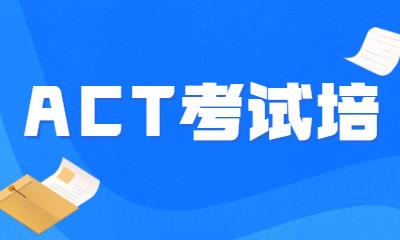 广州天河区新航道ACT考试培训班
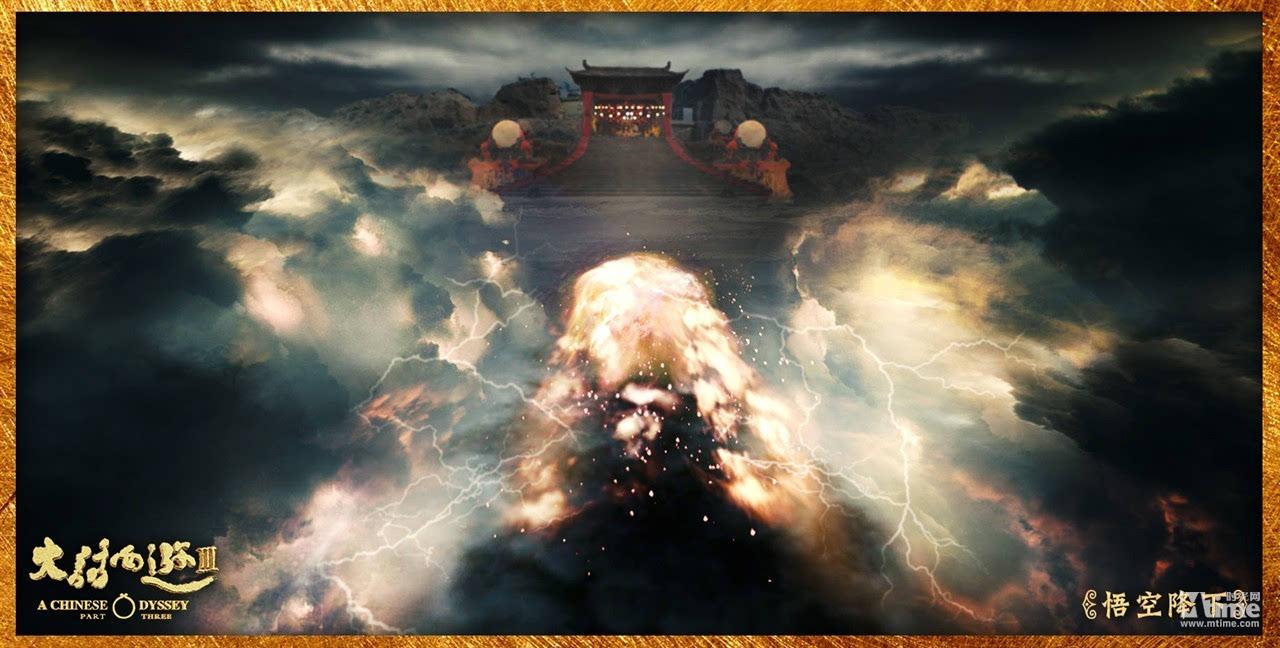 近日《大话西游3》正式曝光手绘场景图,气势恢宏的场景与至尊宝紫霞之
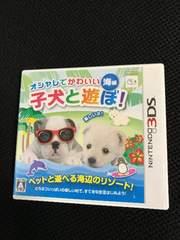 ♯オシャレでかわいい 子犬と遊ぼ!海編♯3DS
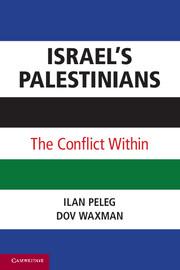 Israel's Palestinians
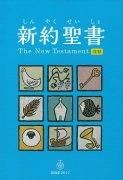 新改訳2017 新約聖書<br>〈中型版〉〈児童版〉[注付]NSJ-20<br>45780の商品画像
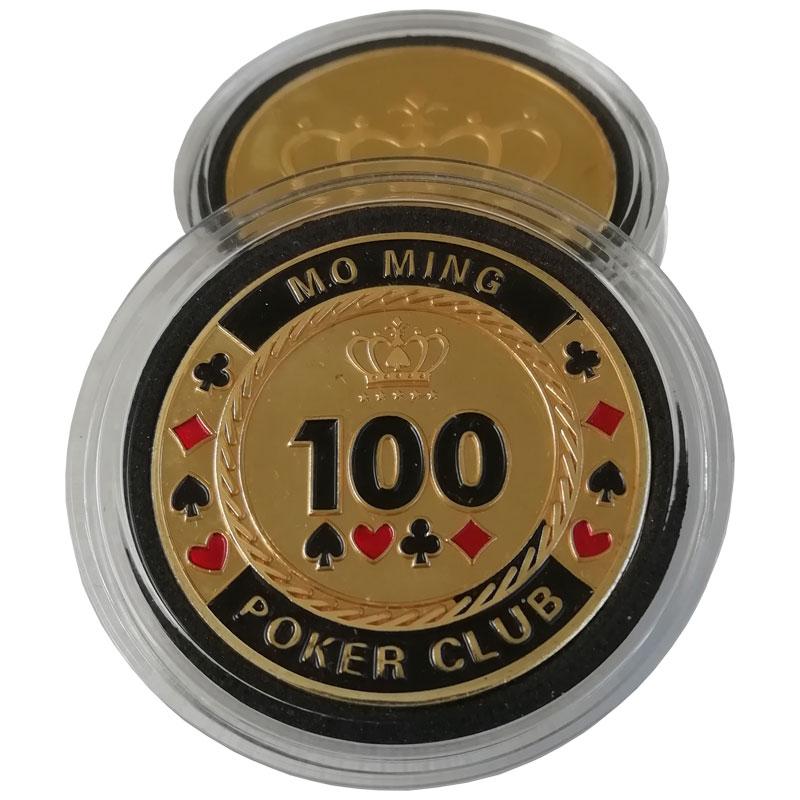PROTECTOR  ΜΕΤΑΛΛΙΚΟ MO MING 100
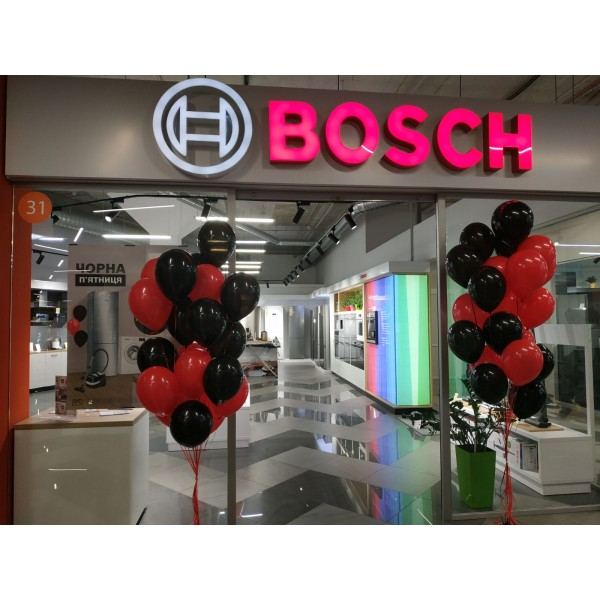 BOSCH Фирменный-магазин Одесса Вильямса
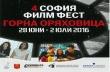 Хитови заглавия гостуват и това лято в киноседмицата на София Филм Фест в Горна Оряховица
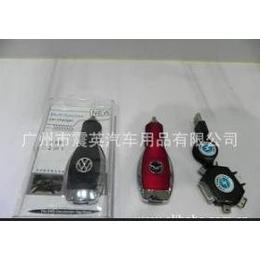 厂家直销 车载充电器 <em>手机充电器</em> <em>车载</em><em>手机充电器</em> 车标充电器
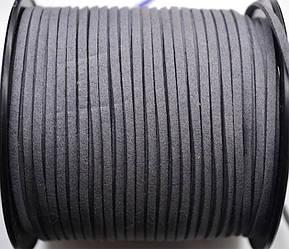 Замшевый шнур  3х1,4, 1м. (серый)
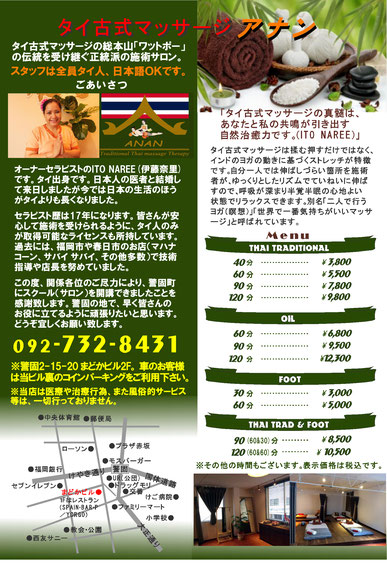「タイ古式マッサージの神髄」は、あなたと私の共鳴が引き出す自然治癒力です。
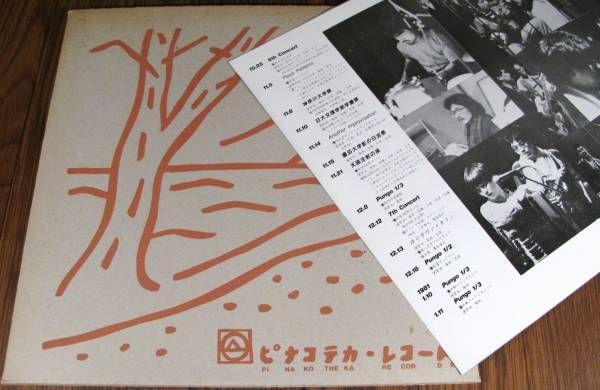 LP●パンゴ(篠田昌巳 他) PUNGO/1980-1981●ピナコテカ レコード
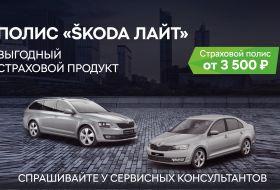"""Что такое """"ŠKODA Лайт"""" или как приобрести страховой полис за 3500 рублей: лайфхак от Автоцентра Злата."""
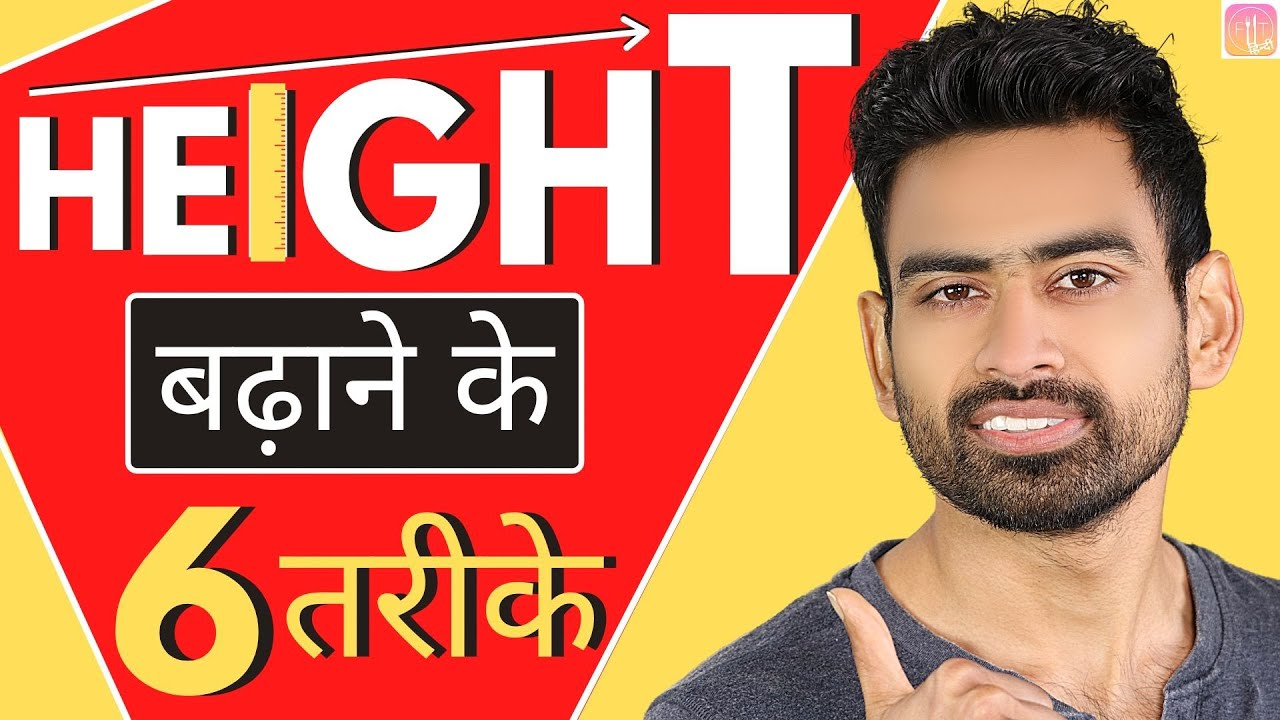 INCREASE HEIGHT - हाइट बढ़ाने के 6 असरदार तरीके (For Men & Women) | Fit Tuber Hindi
========================================================================
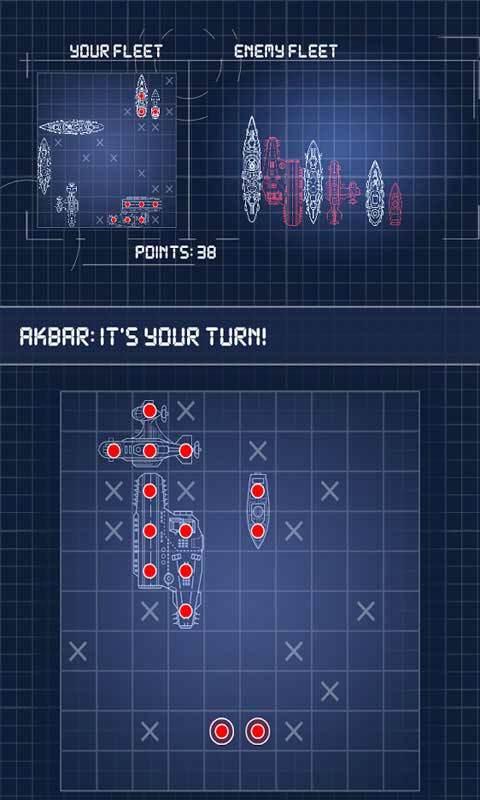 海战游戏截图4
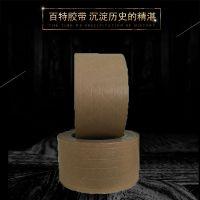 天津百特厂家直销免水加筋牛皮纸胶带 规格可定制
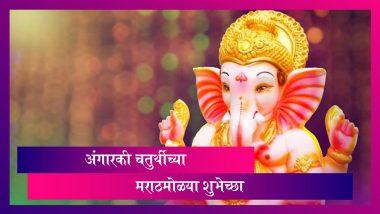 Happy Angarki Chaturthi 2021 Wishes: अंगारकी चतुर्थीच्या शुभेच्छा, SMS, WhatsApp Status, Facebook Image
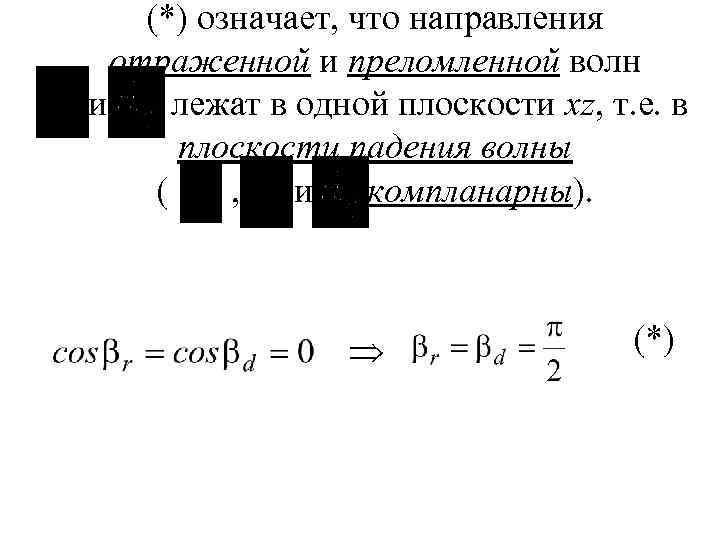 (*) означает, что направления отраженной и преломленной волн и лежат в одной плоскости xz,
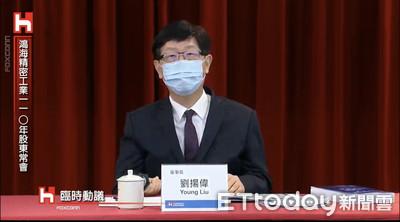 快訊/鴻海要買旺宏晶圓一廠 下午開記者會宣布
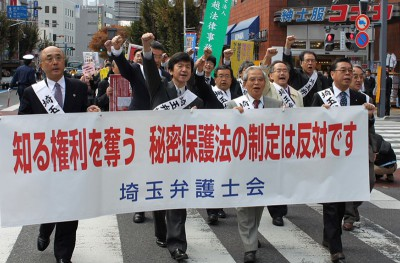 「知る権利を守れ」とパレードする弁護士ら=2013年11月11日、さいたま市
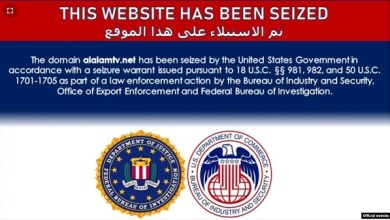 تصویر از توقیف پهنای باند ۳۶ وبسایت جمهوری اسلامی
========================================================================
▶ [What to do]
In the entries above, every line from the line with "天津百特厂家直销免水加筋牛皮纸胶带 规格可定制" to the line with "تصویر از توقیف" is to be printed exactly, with both ends included and pictures excluded.

▶ [Solution for this exercise]
 天津百特厂家直销免水加筋牛皮纸胶带 规格可定制
 Happy Angarki Chaturthi 2021 Wishes: अंगारकी चतुर्थीच्या शुभेच्छा, SMS, WhatsApp Status, Facebook Image
 (*) означает, что направления отраженной и преломленной волн и лежат в одной плоскости xz,
 快訊/鴻海要買旺宏晶圓一廠 下午開記者會宣布
 「知る権利を守れ」とパレードする弁護士ら=2013年11月11日、さいたま市
 تصویر از توقیف پهنای باند ۳۶ وبسایت جمهوری اسلامی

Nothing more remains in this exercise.